Written by New Yorker magazine movie critic Gilliatt, the plot presents Finch as a middle-aged bachelor doctor in London who shares his answering service with Jackson, a divorced woman who works at an employment agency. Both of them know Windsor and Pickles, a happy couple in the area, and both of

them sleep with Head, a younger designer of modern sculpture. Both Jackson and Finch are aware of each other because Head is an honest sort, almost to the point of naivete. Windsor and Pickles have five children and need some time away from home, so Jackson and Head offer to stay at their home and

tend the quintet while the parents go off to attend an educational seminar. On Saturday morning Head excuses himself from Jackson and only says he's "going out." She knows that he's on his way to see Finch, and the thought of it knocks her off her strict diet and into an orgy of fudge consumption.

At Finch's the two men discuss an upcoming vacation to Italy, then Head returns to an annoyed Jackson, who resents having to share her lover with a man.

Problem details: Continue the film plot summary above, starting right after its final sentence.

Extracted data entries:
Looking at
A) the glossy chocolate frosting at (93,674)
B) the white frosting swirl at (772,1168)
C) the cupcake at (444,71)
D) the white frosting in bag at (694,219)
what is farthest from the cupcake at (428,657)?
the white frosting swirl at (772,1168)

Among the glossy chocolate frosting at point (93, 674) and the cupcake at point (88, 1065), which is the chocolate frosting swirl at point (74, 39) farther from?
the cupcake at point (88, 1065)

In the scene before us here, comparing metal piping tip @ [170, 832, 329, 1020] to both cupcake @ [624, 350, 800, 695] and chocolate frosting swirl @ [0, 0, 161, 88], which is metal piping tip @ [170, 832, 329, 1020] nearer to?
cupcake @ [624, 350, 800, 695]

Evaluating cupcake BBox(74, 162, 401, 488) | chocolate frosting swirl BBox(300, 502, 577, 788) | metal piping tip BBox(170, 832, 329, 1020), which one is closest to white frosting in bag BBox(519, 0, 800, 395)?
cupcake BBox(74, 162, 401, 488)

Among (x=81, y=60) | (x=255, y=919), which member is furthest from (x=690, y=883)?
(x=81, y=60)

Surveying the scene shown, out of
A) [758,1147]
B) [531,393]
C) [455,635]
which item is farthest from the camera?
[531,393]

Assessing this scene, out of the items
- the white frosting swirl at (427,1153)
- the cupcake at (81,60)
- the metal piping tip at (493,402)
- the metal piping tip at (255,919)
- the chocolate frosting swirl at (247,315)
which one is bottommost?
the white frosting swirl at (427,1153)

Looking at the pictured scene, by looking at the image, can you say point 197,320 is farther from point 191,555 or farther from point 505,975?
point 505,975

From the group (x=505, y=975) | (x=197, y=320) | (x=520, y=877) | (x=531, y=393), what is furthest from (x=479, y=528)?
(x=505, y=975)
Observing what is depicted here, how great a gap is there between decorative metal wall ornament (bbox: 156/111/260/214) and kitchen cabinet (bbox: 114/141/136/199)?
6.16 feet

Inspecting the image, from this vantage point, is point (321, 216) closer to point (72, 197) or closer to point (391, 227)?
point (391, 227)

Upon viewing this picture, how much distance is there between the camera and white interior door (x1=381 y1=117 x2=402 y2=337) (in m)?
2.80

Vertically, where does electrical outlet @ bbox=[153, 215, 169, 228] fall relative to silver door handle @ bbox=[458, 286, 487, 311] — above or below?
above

Task result:
The characters are terribly civilized about the whole thing--too civilized, in fact, with only Jackson betraying any real emotion. The major problem with this film is that it is not easy to see what an intelligent man like Finch and an equally intelligent woman like Jackson see in Head--his

character is not realized nearly so well as those of the other two. Schlesinger said that he conceived the idea of the film on the basis of some people he knew, then hired Gilliatt. She, on the other hand, claims total responsibility for the idea because she'd written a novel with a similar plot.

Perhaps their differences explain the movie's unresolved undercurrent.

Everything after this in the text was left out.